Tuesday, April 12, 2011

The Election is Coming! The Election is Coming!

Here we go again. 

Politicians, pundits, journalists and news-personalities are foaming at the mouth about the 2012 presidential election.  It is April, 2011.  We are almost 19 months away from actual voting -- 19 months!  I was watching the Today Show this morning while getting ready for work (I need my daily dose of Matt Lauer), and Meredith Viera was interviewing Tom Brokaw.  I like Tom.  He's smart and seems to have integrity. However...

In response to a question that I did not hear (I was drying my hair. No, I can't let it air dry 'cause it gets all poofy that way), Tom Brokaw said that the election is coming up fast!

19 months.  Nineteen.  That is not fast.  That is not "right around the corner."  The endless campaigning and jockeying for position and trying to predict the outcome - the outcome of an event 19 months in the future!!!  It is exhausting.  Why don't we do it the way -- you know what? Never mind.  Advocating for a campaign season of six weeks (such as is found in England) is a fool's errand since everyone knows that Europe sucks and we're America and all of our ideas come in a pot of gold covered in gumdrops and rainbows, pulled by a team of evangelical Christian Unicorns and every single thing out of Europe is soaked in rat poop and Castor oil.  How could I forget?

Thursday, April 7, 2011

Budget Broo-ha-ha

There is an important editorial in yesterday’s NY Times regarding the House budget plan. The plan (if one can call it that; indeed, even Paul Ryan himself, the Republican chair of the House Budget Committee, referred to it not as a plan but rather “… a cause.”), lays bare the misguided priorities of the current incarnation of the Republican party, especially the new Tea Party members. These newly elected members of Congress have drawn a deep line in the sand and refuse to budge a mere inch from their beloved goals. And let’s please not pretend that those goals are anything other than Grover Norquist’s long held dream of drowning the government in the bathtub (except, of course, for the part where the government gets to control my uterus). An enormous amount of lip service is paid to reining in the deficit and growing the economy – all of which sounds lovely and plays well on talk radio, but is actually horseshit.

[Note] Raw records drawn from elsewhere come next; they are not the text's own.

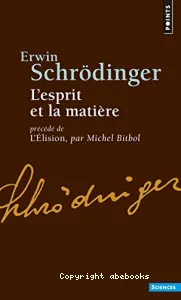 L'esprit et la matière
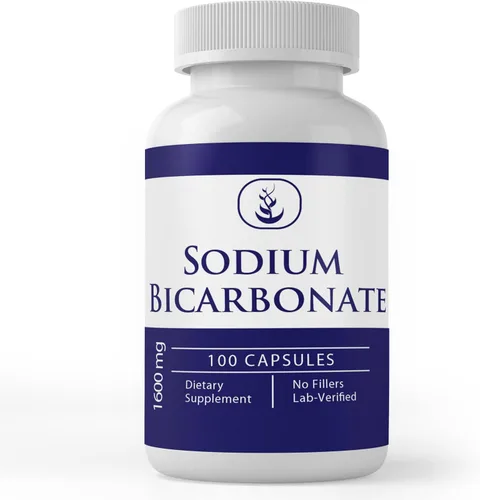 Pure Original Ingredients Bicarbonato de sodio (100 cápsulas) siempre puro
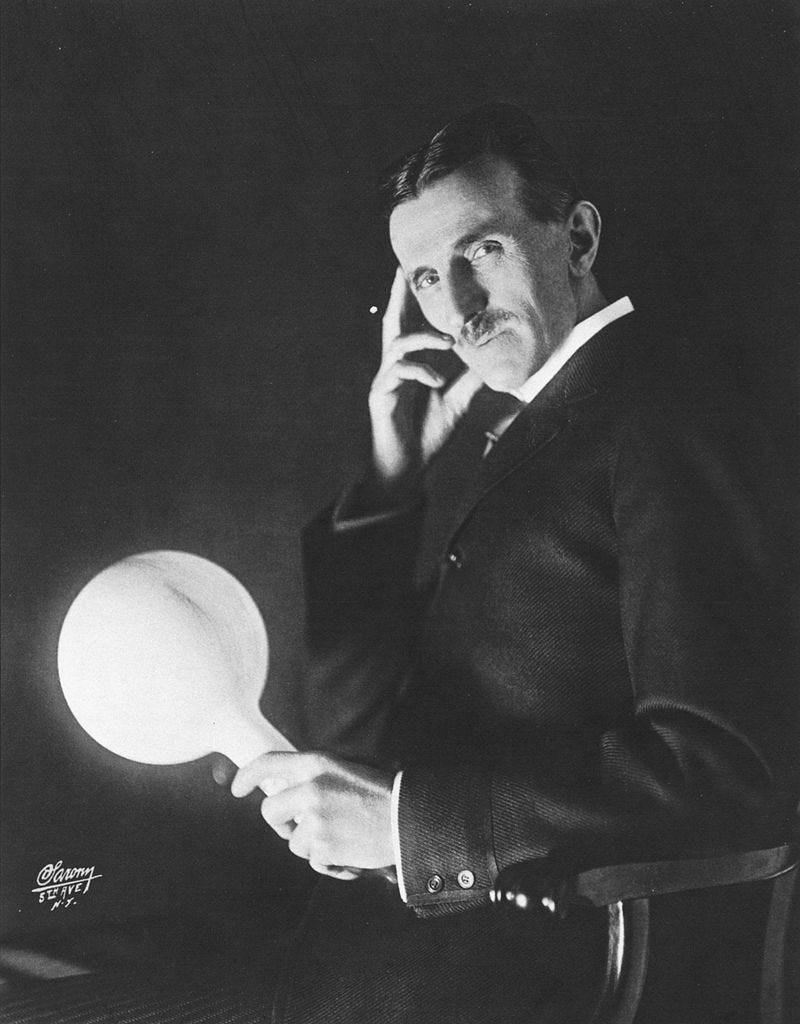 17 Weird Facts about Nikola Tesla, the Man Who Invented the 20th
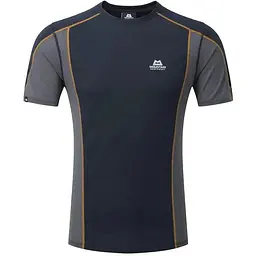 Футболка Mountain Equipment Crux Tee Cosmos/Ombre Blue S (1053-ME-002212.01328.S)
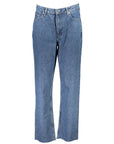 Tommy Hilfiger Blue Cotton Women Jeans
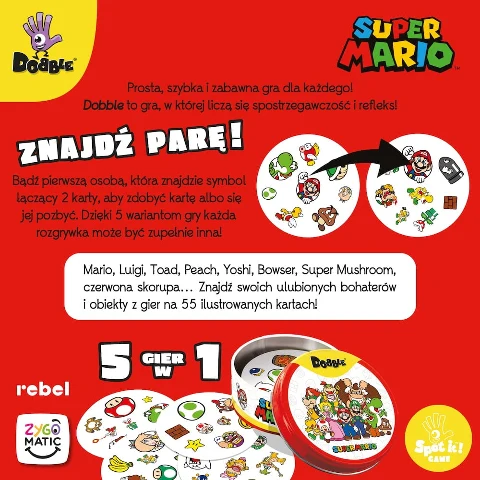 Dobble Super Mario, zdjęcie 5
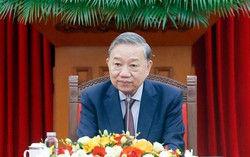 Tổng Bí thư tiếp các Bộ trưởng Trung Quốc nhân dịp Đối thoại chiến lược 3+3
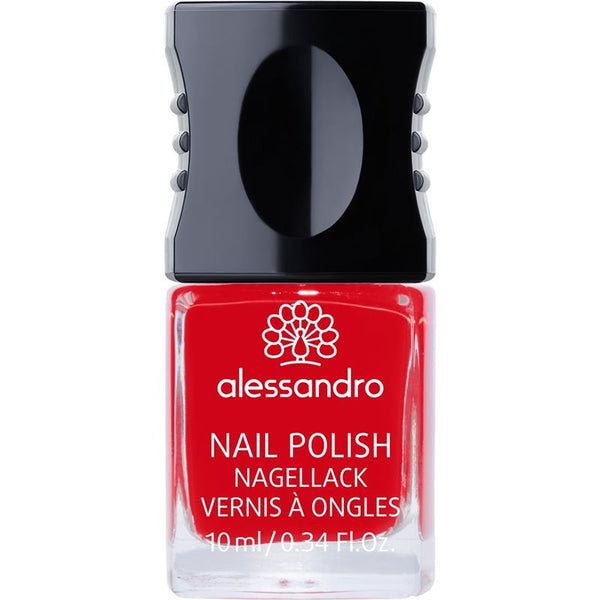 ALESSAN Nagellack ohne Verp 907 Ruby Red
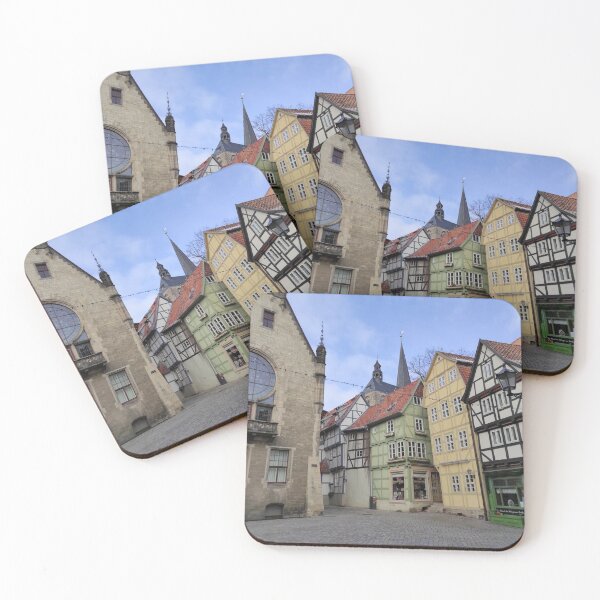 Item preview, Half-timbered houses in Quedlinburg designed and sold by Gourmetkater.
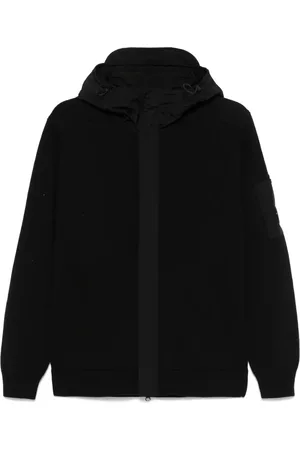 C.P. Company Hoodie met lens detail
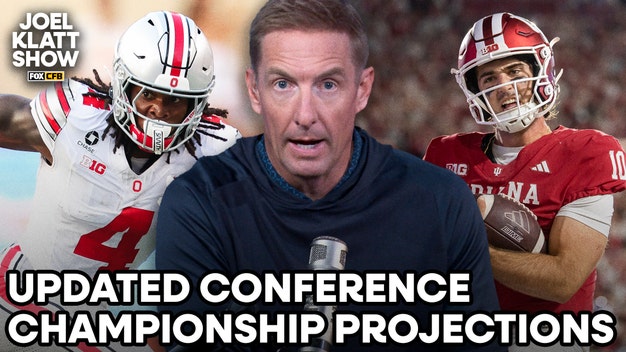 Holy War Rematch? Hoosiers Again? Klatt's Conference Championship Projections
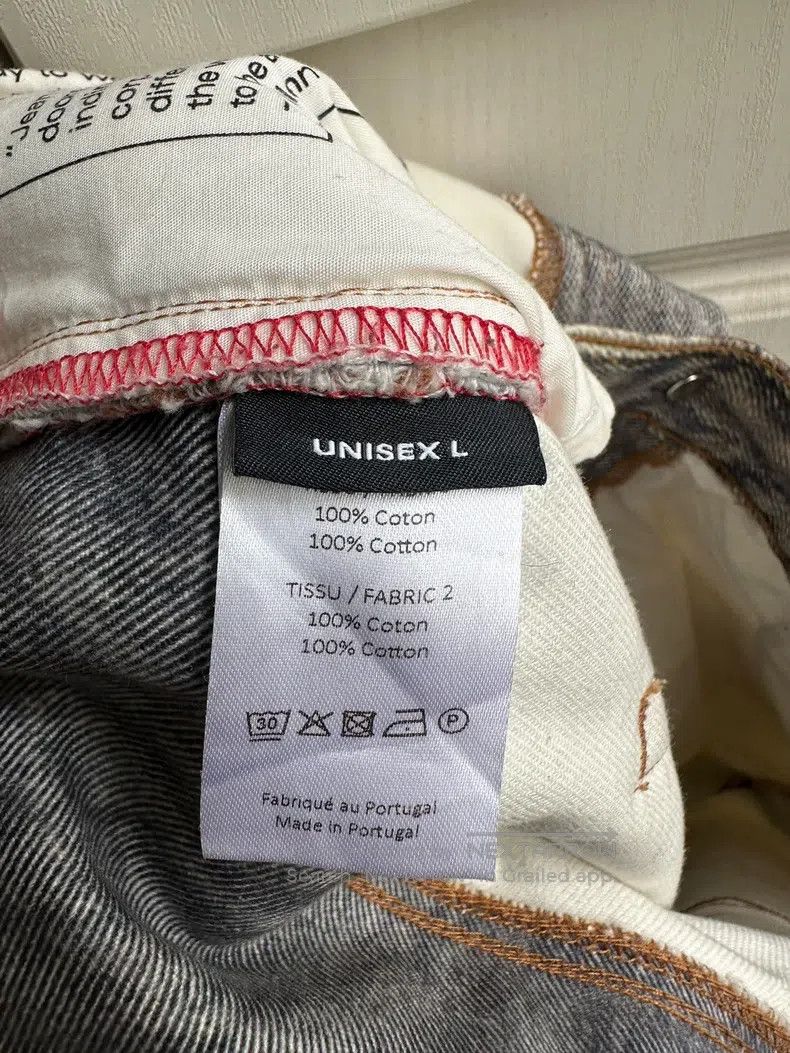 Y/Project Y/Project Size L Jean paul gaultier co-branded printed jean Size US 32 / EU 48 - 7 Thumbnail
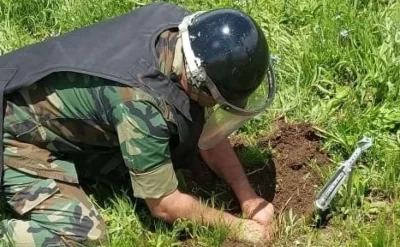 Şahbuzda hərbi sursat aşkar edildi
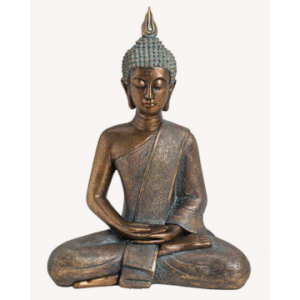 Thailandsk Buddha 43 cm - Thailanske Buddha statuer - GodKarmaShop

The Republicans receive a great deal of flack from those on the left, and many in the center, about their lack of compassion for those less fortunate. In response, the GOP huffs and puffs and takes offense, shouting from the rooftops their favorite myth that tax cuts are the miracle cure for all that ails us, including getting people out of poverty. Tax cuts and spending cuts. Cuts to what you may ask? Not the bloated defense budget that’s for sure. The cuts they salivate over are those to education (Head Start, Pell grants), food stamps, food safety, consumer protection, early childhood care, environmental programs, scientific research – you know, anything that benefits society as a cohesive whole and non-millionaires.

They also mention reforming the tax code in order to simplify it and eliminate many current loopholes. That’s great. We can all get behind that. But what they truly want is to reduce the tax rates on the wealthiest and on corporations. Today’s editorial mentions that if their plan passed, tax revenues would go down by $4.2 trillion. TRILLION. Sure, spending would go down as well, by $4.3 trillion, but that is discretionary spending. It doesn’t take into account the aforementioned defense budget, nor does it take into account that we are involved in two wars.

This bill would lower taxes on the wealthy more “… than even George W. Bush imagined.” How many times does it need to be said? Lowering taxes on the rich does not stimulate the economy. The already wealthy do not spend any money they save on taxes. They do not put it back into the economy. The put it into their already large investment portfolios to make themselves even richer. Trickle-down economics does not work. Full stop. How many times do we need to learn this lesson?

The Democrats are far from blameless. President Obama has let the GOP frame too many issues. He has been far too willing to let them “move the goalpost” further and further to the right, so that when a “compromise” is reached, the so-called center has moved further rightward. And there are just as many Democrats bought and sold by corporate wealth as there are Republicans.

The members of the Tea Party, and the entire GOP for that matter, are not serious about governing. They are serious about power. They are serious about starving the government so that essential services we all rely on disappear. In their fantasy world of “rugged individualism” they seem to forget that someone picks up their trash, paves their roads, lights their safe streets at night, monitors their food so they don’t poison their children, puts out their housefires, delivers their mail, protects the parks they like to visit on vacation and funds research into vaccines and treatments for various diseases that they and their loved ones may contract.

We are all in this together. No matter how much the far-right may hate that, we always will be.